Title: Transcriptional regulatory analysis reveals PDR3 and GCR1 as regulators of significantly induced genes by 5-hydroxymethylfurfural stress involved in bioethanol conversion for ethanologenic yeast Saccharomyces cerevisiae

Author
item Liu, Zonglin
item SINHA, SARAH - UNIV IL, CHAMPAIGN, IL

Submitted to: Meeting Abstract
Publication Type: Abstract Only
Publication Acceptance Date: 9/10/2006
Publication Date: 9/7/2007
Citation: Liu, Z., Sinha, S. 2007. Transcriptional regulatory analysis reveals PDR3 and GCR1 as regulators of significantly induced genes by 5-hydroxymethylfurfural stress involved in bioethanol conversion for ethanologenic yeast saccharomyces cerevisiae [abstract]. Microarray Gene Expression Data Society (MGED 9) Meeting.

Interpretive Summary:

Technical Abstract: 5-Hydroxymethylfurfural (HMF) is one of major inhibitory compounds derived from dehydration of hexoses during biomass degradation using dilute acid hydrolysis. It inhibits yeast growth, reduces enzymatic activities, breaks down DNA, and represses protein and RNA synthesis. We study stress tolerance of inhibitors involved in biomass conversion to ethanol, including HMF, for efficient and cost-competitive bioethanol conversion. In this study, we examined global transcriptome profiles of ethanologenic yeast Saccharomyces cerevisiae in response to the HMF stress. Cell samples were periodically taken and RNA extracted at 0, 10, 30, 60, and 120 minutes after the yeast was exposed to HMF at 30 mM on a defined medium. DNA oligo microarray was fabricated using GeneMachine OmniGrid 300 using an updated version of 70-mer oligo set representing 6,388 genes of Saccharomyces cerevisiae.
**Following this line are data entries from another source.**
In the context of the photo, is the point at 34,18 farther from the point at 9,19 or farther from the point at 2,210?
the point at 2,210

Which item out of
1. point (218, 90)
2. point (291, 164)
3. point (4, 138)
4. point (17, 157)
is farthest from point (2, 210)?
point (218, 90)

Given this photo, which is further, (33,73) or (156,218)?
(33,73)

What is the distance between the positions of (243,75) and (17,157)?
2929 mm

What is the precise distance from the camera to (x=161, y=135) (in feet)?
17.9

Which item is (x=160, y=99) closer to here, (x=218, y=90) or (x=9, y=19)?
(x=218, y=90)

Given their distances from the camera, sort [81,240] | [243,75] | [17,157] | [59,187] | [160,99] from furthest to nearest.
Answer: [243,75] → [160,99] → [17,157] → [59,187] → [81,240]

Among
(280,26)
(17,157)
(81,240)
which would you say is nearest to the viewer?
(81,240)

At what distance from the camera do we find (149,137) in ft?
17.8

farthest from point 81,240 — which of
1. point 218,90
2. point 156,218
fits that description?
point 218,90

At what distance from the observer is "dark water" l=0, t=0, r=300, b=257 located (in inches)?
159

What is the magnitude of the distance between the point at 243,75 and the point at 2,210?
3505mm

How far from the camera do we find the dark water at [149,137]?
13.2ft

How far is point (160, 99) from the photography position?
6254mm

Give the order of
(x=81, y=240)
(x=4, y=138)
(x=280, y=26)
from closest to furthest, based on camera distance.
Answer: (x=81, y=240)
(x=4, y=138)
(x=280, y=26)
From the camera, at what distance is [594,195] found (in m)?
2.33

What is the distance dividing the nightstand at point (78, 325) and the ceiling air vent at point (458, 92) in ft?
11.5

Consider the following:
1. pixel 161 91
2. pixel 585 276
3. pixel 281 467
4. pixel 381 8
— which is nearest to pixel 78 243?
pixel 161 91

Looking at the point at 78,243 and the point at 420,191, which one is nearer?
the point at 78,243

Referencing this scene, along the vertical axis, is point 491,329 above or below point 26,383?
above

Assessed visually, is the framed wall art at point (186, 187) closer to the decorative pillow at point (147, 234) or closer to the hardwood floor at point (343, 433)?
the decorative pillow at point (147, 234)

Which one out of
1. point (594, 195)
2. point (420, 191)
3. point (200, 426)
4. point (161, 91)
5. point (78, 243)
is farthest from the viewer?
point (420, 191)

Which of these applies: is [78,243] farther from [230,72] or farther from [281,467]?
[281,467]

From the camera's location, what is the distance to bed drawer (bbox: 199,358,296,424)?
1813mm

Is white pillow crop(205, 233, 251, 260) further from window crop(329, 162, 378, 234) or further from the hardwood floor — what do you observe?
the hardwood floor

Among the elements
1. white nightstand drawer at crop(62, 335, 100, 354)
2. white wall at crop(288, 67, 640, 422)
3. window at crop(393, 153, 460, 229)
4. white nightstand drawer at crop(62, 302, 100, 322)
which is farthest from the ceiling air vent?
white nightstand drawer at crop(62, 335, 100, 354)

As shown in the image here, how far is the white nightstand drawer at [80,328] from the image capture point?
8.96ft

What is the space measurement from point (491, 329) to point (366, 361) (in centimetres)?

Two biological replications and two technical replications were carried out for each of the microarray experiments. Analysis of variance was performed and significant differentially expressed genes were identified. Among 440 genes selected, eight subsets of genes were classified by co-expression patterns over time using self organizing map method. Each subset of genes was mined for statistically over-represented DNA binding motifs in the promoter regions. Moreover, association between a transcription factor and a gene cluster was statistically tested using previously catalogued targets of the transcription factor. Using these two different statistical schemes to search for potential regulators, we found numerous significant relationships among which PDR3 and GCR1 appeared to be convincing regulators of significantly induced genes under the HMF stress.